[Records provided — start]

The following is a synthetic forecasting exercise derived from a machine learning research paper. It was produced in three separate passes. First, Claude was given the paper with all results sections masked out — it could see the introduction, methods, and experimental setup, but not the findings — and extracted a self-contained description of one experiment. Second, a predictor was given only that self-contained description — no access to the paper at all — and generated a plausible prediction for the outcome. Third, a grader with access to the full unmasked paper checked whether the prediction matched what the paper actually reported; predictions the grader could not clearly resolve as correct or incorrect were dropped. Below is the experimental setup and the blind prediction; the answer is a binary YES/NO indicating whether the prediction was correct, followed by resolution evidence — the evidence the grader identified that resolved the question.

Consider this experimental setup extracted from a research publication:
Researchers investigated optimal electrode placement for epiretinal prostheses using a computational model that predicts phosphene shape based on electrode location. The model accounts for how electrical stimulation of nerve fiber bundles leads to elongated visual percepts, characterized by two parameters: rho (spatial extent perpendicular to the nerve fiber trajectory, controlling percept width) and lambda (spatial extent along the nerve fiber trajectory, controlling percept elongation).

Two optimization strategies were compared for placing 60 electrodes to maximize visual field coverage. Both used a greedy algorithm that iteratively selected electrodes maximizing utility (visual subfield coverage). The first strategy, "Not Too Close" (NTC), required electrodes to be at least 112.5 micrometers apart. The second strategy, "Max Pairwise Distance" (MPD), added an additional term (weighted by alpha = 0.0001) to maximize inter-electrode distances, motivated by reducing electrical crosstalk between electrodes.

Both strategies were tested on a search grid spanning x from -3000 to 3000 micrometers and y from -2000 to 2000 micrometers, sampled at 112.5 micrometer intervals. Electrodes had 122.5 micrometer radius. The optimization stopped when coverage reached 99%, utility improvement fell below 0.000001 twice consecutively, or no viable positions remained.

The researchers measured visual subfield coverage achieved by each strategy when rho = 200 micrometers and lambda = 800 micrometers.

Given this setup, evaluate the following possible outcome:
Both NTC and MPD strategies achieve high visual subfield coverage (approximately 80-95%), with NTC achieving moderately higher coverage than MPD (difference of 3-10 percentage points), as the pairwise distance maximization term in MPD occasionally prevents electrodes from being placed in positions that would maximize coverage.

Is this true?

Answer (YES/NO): NO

[Records provided — finish]

### Problem
The records above should be restated word for word in their entirety.

### Task output
The following is a synthetic forecasting exercise derived from a machine learning research paper. It was produced in three separate passes. First, Claude was given the paper with all results sections masked out — it could see the introduction, methods, and experimental setup, but not the findings — and extracted a self-contained description of one experiment. Second, a predictor was given only that self-contained description — no access to the paper at all — and generated a plausible prediction for the outcome. Third, a grader with access to the full unmasked paper checked whether the prediction matched what the paper actually reported; predictions the grader could not clearly resolve as correct or incorrect were dropped. Below is the experimental setup and the blind prediction; the answer is a binary YES/NO indicating whether the prediction was correct, followed by resolution evidence — the evidence the grader identified that resolved the question.

Consider this experimental setup extracted from a research publication:
Researchers investigated optimal electrode placement for epiretinal prostheses using a computational model that predicts phosphene shape based on electrode location. The model accounts for how electrical stimulation of nerve fiber bundles leads to elongated visual percepts, characterized by two parameters: rho (spatial extent perpendicular to the nerve fiber trajectory, controlling percept width) and lambda (spatial extent along the nerve fiber trajectory, controlling percept elongation).

Two optimization strategies were compared for placing 60 electrodes to maximize visual field coverage. Both used a greedy algorithm that iteratively selected electrodes maximizing utility (visual subfield coverage). The first strategy, "Not Too Close" (NTC), required electrodes to be at least 112.5 micrometers apart. The second strategy, "Max Pairwise Distance" (MPD), added an additional term (weighted by alpha = 0.0001) to maximize inter-electrode distances, motivated by reducing electrical crosstalk between electrodes.

Both strategies were tested on a search grid spanning x from -3000 to 3000 micrometers and y from -2000 to 2000 micrometers, sampled at 112.5 micrometer intervals. Electrodes had 122.5 micrometer radius. The optimization stopped when coverage reached 99%, utility improvement fell below 0.000001 twice consecutively, or no viable positions remained.

The researchers measured visual subfield coverage achieved by each strategy when rho = 200 micrometers and lambda = 800 micrometers.

Given this setup, evaluate the following possible outcome:
Both NTC and MPD strategies achieve high visual subfield coverage (approximately 80-95%), with NTC achieving moderately higher coverage than MPD (difference of 3-10 percentage points), as the pairwise distance maximization term in MPD occasionally prevents electrodes from being placed in positions that would maximize coverage.

Is this true?

Answer (YES/NO): NO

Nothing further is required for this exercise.